Roseiflexus castenholzii

Scientific classification
- Domain: Bacteria
- Kingdom: Bacillati
- Phylum: Chloroflexota
- Class: Chloroflexia
- Order: Chloroflexales
- Family: Roseiflexaceae
- Genus: Roseiflexus
- Species: R. castenholzii
- Binomial name: Roseiflexus castenholzii Hanada et al., 2002

= Roseiflexus castenholzii =

- Authority: Hanada et al., 2002

Species of bacterium

Roseiflexus castenholzii is a heterotrophic, thermophilic, filamentous anoxygenetic phototroph (FAP) bacterium. This species is in one of two genera of FAPs that lack chlorosomes. R. castenholzii was first isolated from red-colored bacterial mats located Nakabusa hot springs in Japan. Because this organism is a phototroph, it utilizes photosynthesis to fix carbon dioxide and build biomolecules. R. castenholzii has three photosynthetic complexes: light-harvesting only, reaction center only, and light-harvesting with reaction center.

==Morphology==
This bacterium has a cell diameter is of 0.8–1.0 micrometers but does not have a definite length because of its multicellular filamentous structure. The bacterium is red to reddish-brown forms distinct red bacterial mats in the natural environment. R. castenholzii lacks internal vesicles, internal membranes, and complex structures. This species has gliding motility.

== Phylogeny ==
The five currently known genera of FAP organisms are Chloroflexus, Choronema, Oscillochloris, Roseiflexus, and Heliothrix. Of these five, only two do not contain chlorosomes: Roseiflexus and Heliothrix. Roseiflexus and Heliothrix are both red due to only having Bchl a as a photosynthetic pigment. In most other aspects, both phenotypically and genetically, the genera Roseiflexus and Heliothrix are different from each other. Little is known about the taxonomy of the Roseiflexus genus due to it only containing one known species: Roseiflexus casternholzii.

== Habitat ==
When first discovered, Roseiflexus castenholzii was isolated from the lowest layer of a three layered bacterial mat; the top two layers contained cyanobacteria and Chloroflexus spp. These mats were found in multiple Japanese hot springs ranging in temperature from 45.5 °C to 68.5 °C and with a neutral to alkaline pH range.

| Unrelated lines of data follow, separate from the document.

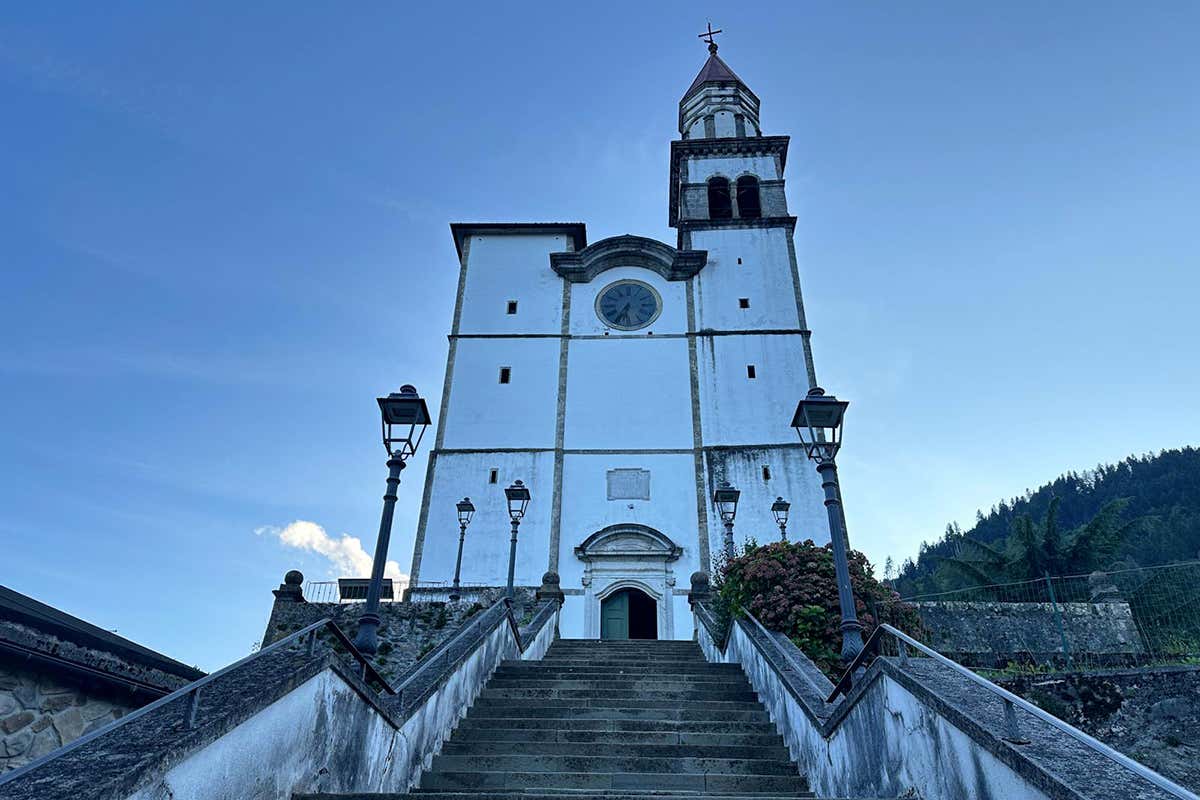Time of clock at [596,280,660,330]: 6:34
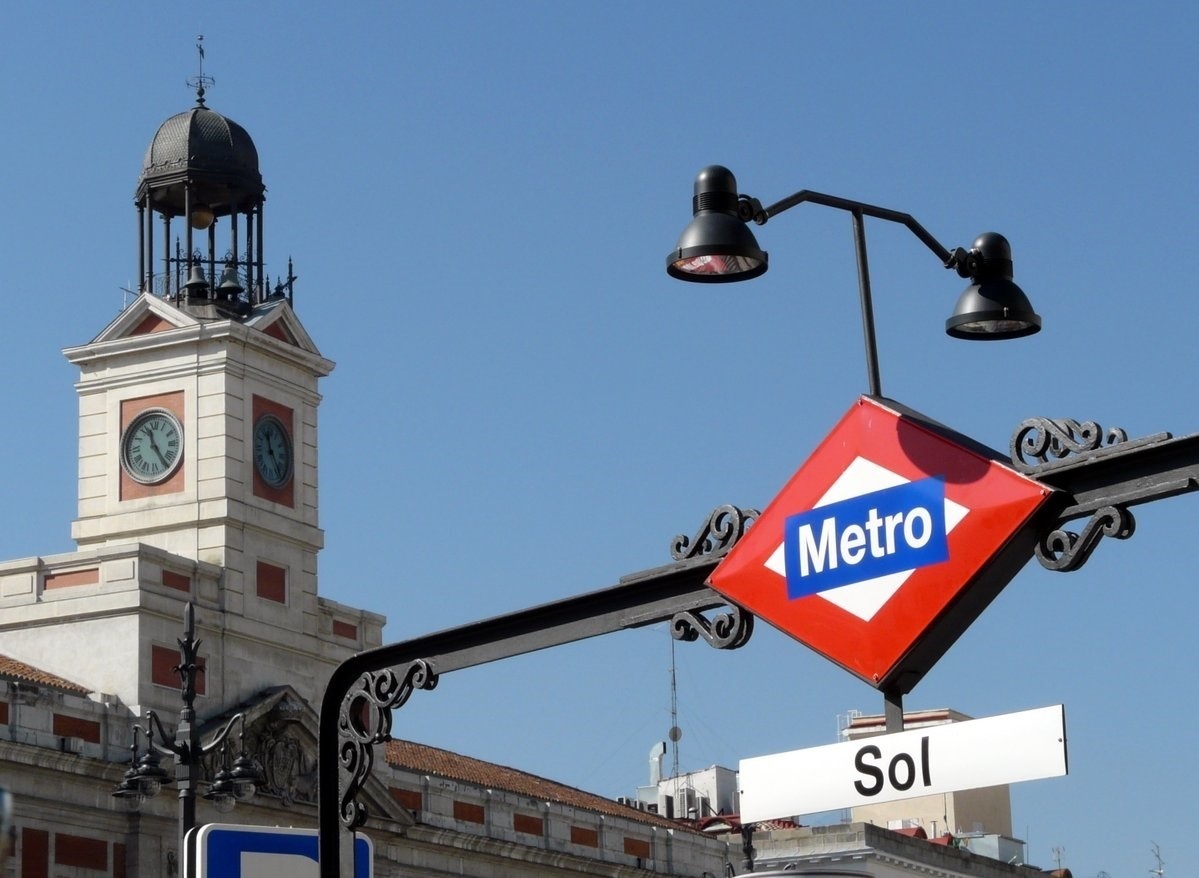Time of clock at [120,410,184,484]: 11:24
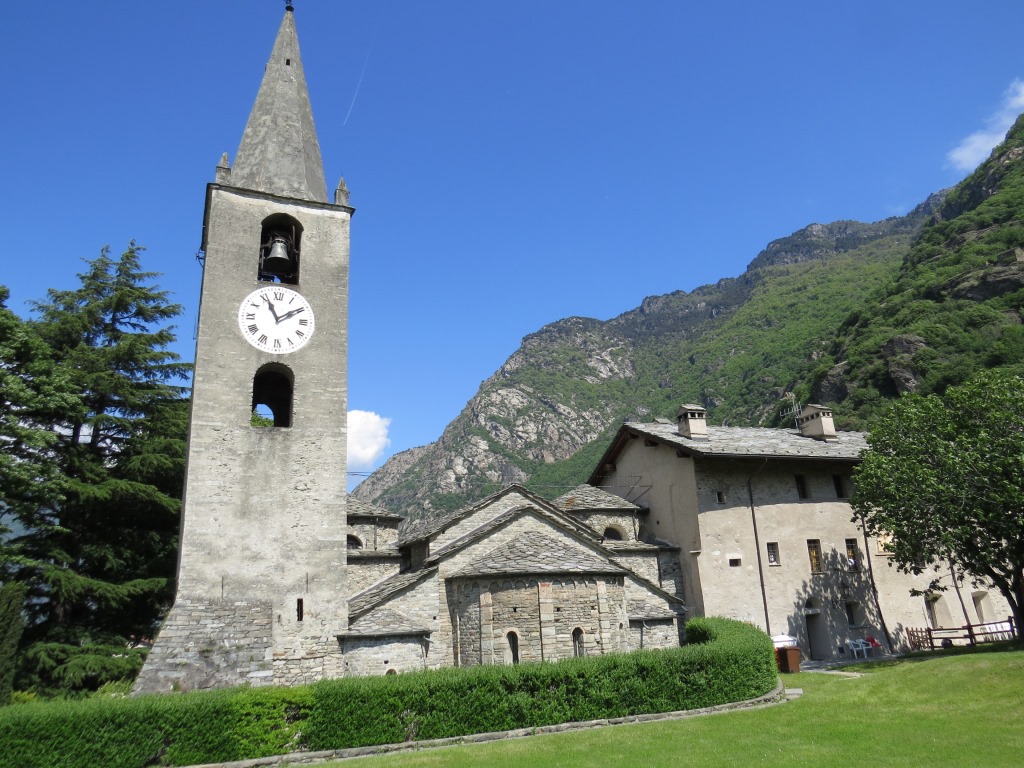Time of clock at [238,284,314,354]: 11:09
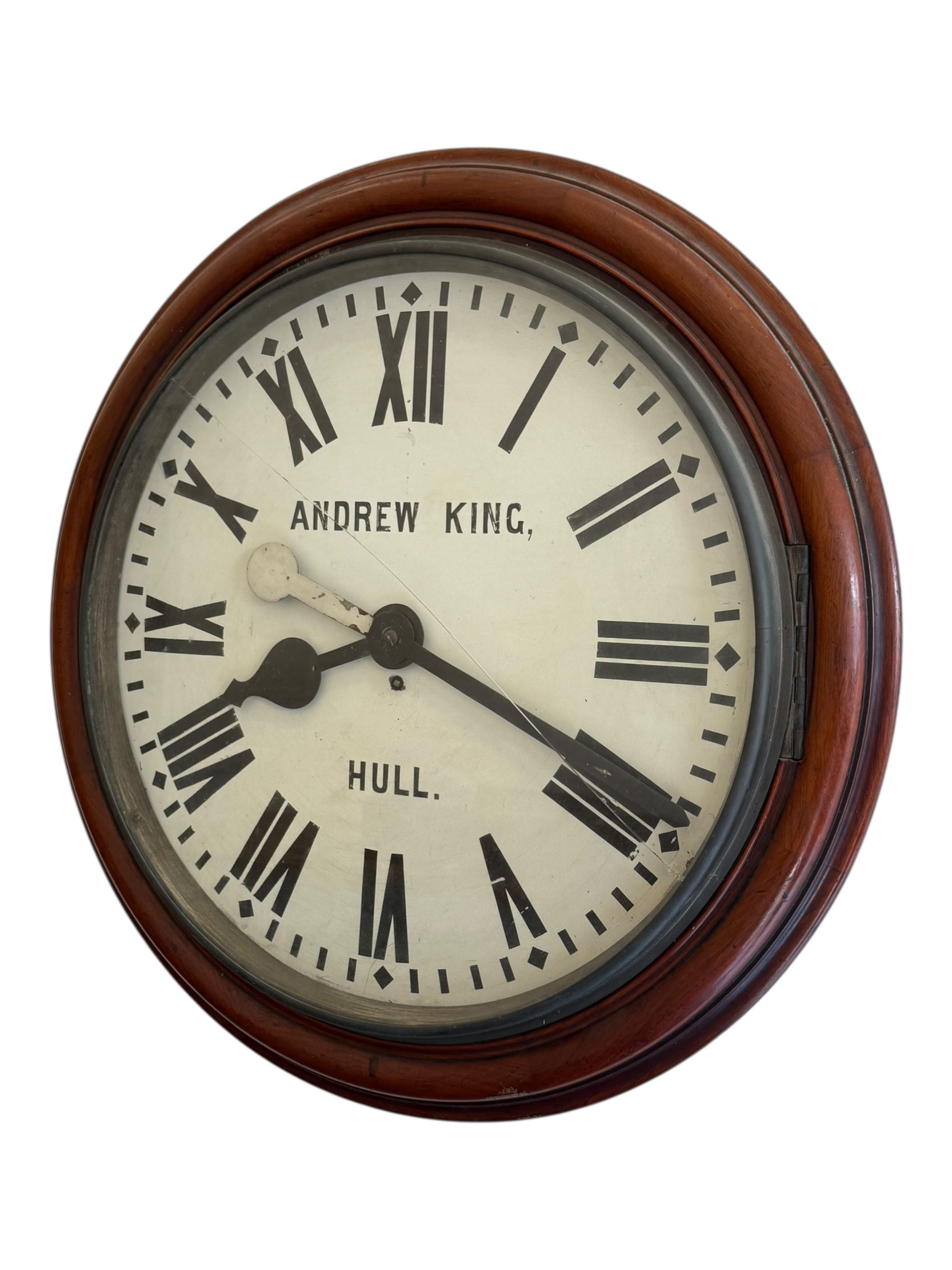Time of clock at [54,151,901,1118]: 8:18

This bacterium is able to grow photoheterotrophically under anaerobic light conditions and chemoheterotrophically under aerobic dark conditions. Optimal growth conditions for this organism are 50 °C and pH 7.5–8.0. The first isolated type strain was HLO8T (= DSM 13941T = JCM 11240T).

== Photosynthesis ==
In order to conduct photosynthesis, Roseiflexus castenholzii contains three different complexes: light-harvesting only (LH), reaction center only (RC) and light-harvesting with reaction center (LHRC). In contrast to most other FAPs, R. castenholzii does not have chlorosomes, which contain great amounts of photosynthetic pigments. Because chlorosomes can obstruct observations of photosynthetic complexes, Roseiflexus castenholzii is considered a model organism to study the reaction centers FAPs have.

The LHRC contains both light harvesting and reaction center peptides that allow for absorbing light and exciting electrons in one complex. The light-harvesting complex contains antenna pigments that allow the bacterium to absorb light around 800 nanometers. The majority of these pigments are bacteriochlorophyll (BChl). The reaction center in Roseiflexus castenholzii is closely related to the RC of Chloroflexus aurantiacus. R. castenholzii's RC complex contains three subunits: L, M, and a c-type cytochrome. It lacks the H subunit common in purple bacteria. The RC also contains BChl and bacteriopheophytin (BPhe) pigments.